A Room Swept White by Sophie Hannah
My rating: 4 of 5 stars
This is a novel which despite being a work of fiction reminded me of significant real events in the recent past.
The story runs two parallel threads, one which sees TV producer Fliss Benson rising to the post of director of the company she works for, and at the same time landing her boss' job directing a documentary about women accused of killing their babies; the other thread following the story of some of the accused women and their families.
Felicity's boss, Laurie Nattrass, who was heavily involved in campaigning for the innocence of these women and even founded an organisation to this aim, has suddenly decided to move on to another company and leave Fliss in charge. As she starts work on the documentary, she gets to know more some of the people involved: the women, their husbands, and the paediatrician Judith Duffy who as expert witness in many of these trials seems to bear most of the responsibility for sending these women to jail.
With the second murder of one of the women it becomes clear that the two deaths are linked and Fliss also starts feeling in danger. Her work on the documentary, which she is determined to finish, will uncover strange and dark aspects of the personality of some characters as well as the culprit behind the murders.
I enjoyed the book and its “dizzingly complicated” plot and although I was expecting a different type of psychological tension I enjoyed the moral and psychological dilemmas which are more than touched upon in the book: miscarriages of justice, reliability of eye witnesses and expert witnesses, and the trauma of an innocent person not only losing a loved one but being accused of a heinous crime.
__________
Questions:
A. Please list every character the book review names in the story.
B. Continue the book review, picking up right after its final sentence.
The saved data entries have no connection to the book review.

(Saved data entries)
__________
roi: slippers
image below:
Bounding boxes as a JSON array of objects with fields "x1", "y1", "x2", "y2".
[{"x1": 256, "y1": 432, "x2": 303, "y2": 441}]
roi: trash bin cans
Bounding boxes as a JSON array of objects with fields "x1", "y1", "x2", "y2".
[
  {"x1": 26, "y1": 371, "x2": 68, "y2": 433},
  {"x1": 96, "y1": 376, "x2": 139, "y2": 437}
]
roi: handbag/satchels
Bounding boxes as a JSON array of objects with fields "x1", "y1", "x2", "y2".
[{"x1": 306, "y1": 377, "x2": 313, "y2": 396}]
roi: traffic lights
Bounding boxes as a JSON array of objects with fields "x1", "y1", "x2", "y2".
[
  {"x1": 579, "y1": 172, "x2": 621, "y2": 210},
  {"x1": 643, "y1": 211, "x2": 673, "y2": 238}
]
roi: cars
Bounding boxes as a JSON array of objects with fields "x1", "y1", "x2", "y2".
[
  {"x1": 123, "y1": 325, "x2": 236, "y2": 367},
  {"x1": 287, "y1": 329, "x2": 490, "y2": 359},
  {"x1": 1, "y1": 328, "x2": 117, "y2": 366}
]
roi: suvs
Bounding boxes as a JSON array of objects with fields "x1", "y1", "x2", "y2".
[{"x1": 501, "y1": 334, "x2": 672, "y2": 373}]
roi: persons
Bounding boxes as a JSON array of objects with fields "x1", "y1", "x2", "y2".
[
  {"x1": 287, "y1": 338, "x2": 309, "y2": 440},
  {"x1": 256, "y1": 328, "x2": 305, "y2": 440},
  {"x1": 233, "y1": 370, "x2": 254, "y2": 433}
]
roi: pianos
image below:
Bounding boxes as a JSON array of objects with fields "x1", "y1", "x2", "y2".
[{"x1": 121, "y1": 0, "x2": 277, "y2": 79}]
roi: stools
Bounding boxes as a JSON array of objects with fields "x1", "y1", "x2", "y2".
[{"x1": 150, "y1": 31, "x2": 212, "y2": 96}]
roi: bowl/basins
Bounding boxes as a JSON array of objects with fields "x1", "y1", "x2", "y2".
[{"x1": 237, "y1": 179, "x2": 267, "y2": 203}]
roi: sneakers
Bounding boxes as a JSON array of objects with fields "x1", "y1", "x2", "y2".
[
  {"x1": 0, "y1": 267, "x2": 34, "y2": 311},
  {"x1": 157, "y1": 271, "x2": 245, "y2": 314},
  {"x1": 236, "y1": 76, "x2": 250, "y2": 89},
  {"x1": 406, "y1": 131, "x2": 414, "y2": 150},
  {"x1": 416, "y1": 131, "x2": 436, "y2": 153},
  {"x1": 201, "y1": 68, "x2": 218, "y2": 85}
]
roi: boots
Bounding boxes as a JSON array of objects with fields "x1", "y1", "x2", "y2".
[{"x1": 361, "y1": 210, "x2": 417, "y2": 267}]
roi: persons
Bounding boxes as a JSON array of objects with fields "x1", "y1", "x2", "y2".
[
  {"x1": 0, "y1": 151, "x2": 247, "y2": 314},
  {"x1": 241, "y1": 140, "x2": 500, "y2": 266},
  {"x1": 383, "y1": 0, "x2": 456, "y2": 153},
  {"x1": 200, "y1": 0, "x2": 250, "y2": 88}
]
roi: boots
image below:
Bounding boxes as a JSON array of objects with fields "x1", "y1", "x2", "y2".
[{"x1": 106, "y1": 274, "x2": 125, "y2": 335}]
__________
Responses by item number:
A. Fliss Benson (also called Felicity), Laurie Nattrass, Judith Duffy

B.
However, I found Fliss highly irritating despite the fact that she redeems herself in the end, and in common with another reviewer I was annoyed at the apparent recognition given to a scientifically discredited theory about vaccines. I did enjoy the very deep psychological insight into many characters as well as the writing style, which seems to be easily spanning between a Bridget-Jones-like single thirty-something, and a scientific report on causes of cot death. Sophie Hannah seems to be at ease with either style. Fliss’ occasional very funny comments contributed to lightening the mood from a very thoughtful topic.
The police characters are very much in the background, almost sketched, and the story isn’t as much about the investigation but it is told in the majority by the characters themselves: I found this aspect quite refreshing.